The client is hospitalized with a tentative diagnosis of Cushing's syndrome. Which laboratory findings should the nurse expect if the diagnosis of Cushing's syndrome is confirmed? Select all that apply.
- A. Hyperglycemia
- B. Eosinophilia
- C. Hypocalcemia
- D. Hypokalemia
- E. Thrombocytopenia
- F. Elevated serum cortisol
Correct Answer: A,D,F
Rationale: Cushing's syndrome causes hyperglycemia, hypokalemia, and elevated serum cortisol due to excessive adrenocortical activity.
Which psychosocial problem should be included in the plan of care for a female client diagnosed with Cushing's syndrome?
- A. Altered glucose metabolism.
- B. Body image disturbance.
- C. Risk for suicide.
- D. Impaired wound healing.
Correct Answer: B
Rationale: Body image disturbance addresses Cushing’s physical changes (e.g., moon face, hirsutism), a key psychosocial issue.

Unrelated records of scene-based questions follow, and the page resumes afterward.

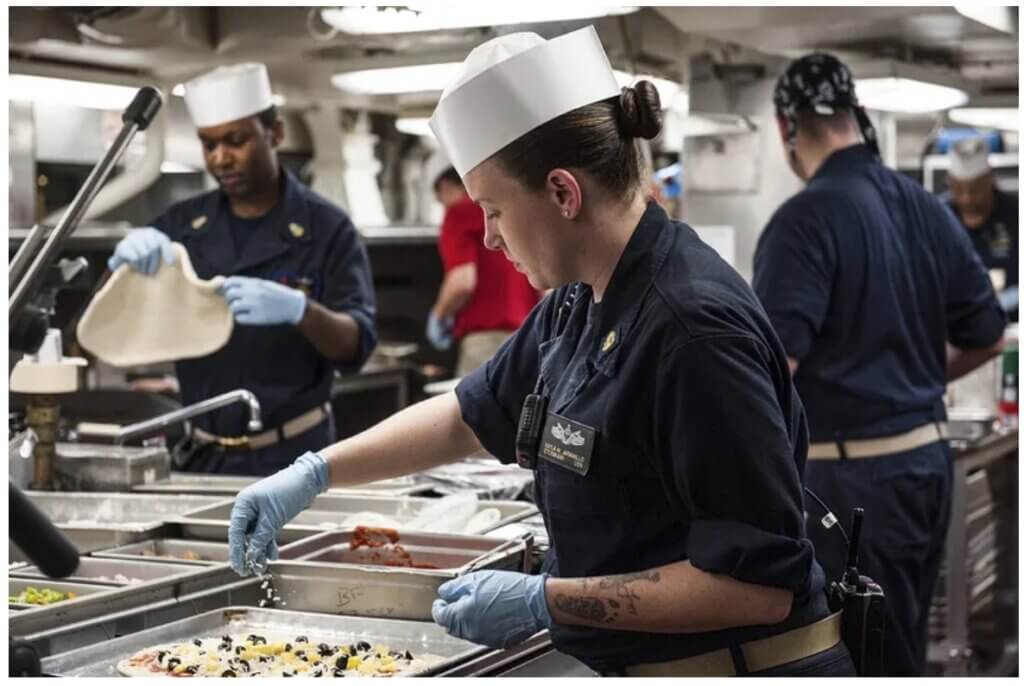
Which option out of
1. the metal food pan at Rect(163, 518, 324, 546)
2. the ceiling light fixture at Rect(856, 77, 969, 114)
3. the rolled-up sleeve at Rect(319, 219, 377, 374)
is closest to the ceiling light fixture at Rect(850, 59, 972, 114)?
the ceiling light fixture at Rect(856, 77, 969, 114)

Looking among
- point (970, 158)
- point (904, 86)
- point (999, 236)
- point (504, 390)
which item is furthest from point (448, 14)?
point (999, 236)

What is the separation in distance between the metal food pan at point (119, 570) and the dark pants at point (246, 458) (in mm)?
1158

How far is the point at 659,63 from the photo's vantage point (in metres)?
6.56

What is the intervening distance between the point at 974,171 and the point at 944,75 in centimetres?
179

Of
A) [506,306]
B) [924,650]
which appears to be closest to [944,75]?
[506,306]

Glucose, suicide, and healing are physiological.
The nurse is admitting the client tentatively diagnosed with possible hyperaldosteronism. What should be the nurse's priority?
- A. Prepare for a computed tomography (CT) scan
- B. Give prn prescribed analgesic to treat headache
- C. Obtain an ECG to evaluate for dysrhythmias
- D. Assess for generalized weakness and fatigue
Correct Answer: C
Rationale: Obtaining an ECG is priority to detect dysrhythmias from hypokalemia caused by potassium wasting in hyperaldosteronism.
The home health nurse is completing the admission assessment for a 76-year-old client diagnosed with type 2 diabetes controlled with 70/30 insulin. Which intervention should be included in the plan of care?
- A. Assess the client's ability to read small print.
- B. Monitor the client's serum prothrombin time (PT) level.
- C. Teach the client how to perform a hemoglobin A1c test daily.
- D. Instruct the client to check the feet weekly.
Correct Answer: A
Rationale: Assessing the ability to read small print ensures the elderly client can read insulin labels and glucometer results, critical for safe management. PT is irrelevant, A1c is not daily, and foot checks are daily.